§ **DATA PROVIDED**:
BEGIN
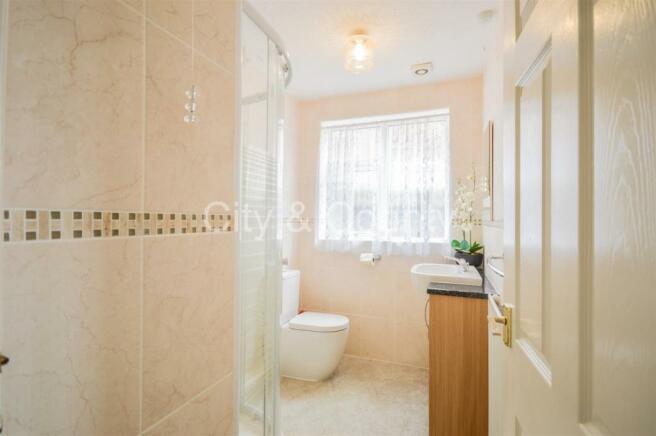 Shower Room (1).jpg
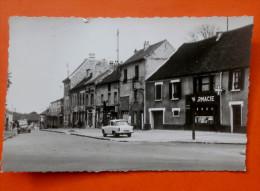 Cpsm 95 GARGES Les GONESSES Rue De Verdun Commerces,Pharmacie,2CV Camionnette,P60 - Garges Les Gonesses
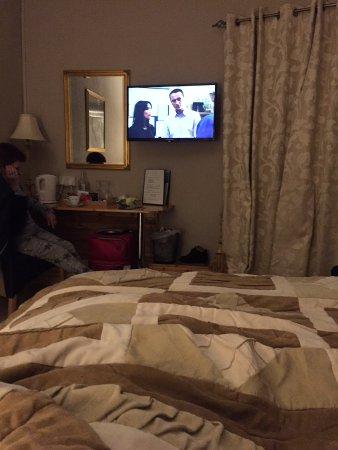 Linsfort Guest House B&B: Good size TV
END
§ **WHAT TO WORK ON**: Exact repetition of each line above is expected; images are to be omitted.

§ **RESULT OF THIS EXERCISE**:
 Shower Room (1).jpg
 Cpsm 95 GARGES Les GONESSES Rue De Verdun Commerces,Pharmacie,2CV Camionnette,P60 - Garges Les Gonesses
 Linsfort Guest House B&B: Good size TV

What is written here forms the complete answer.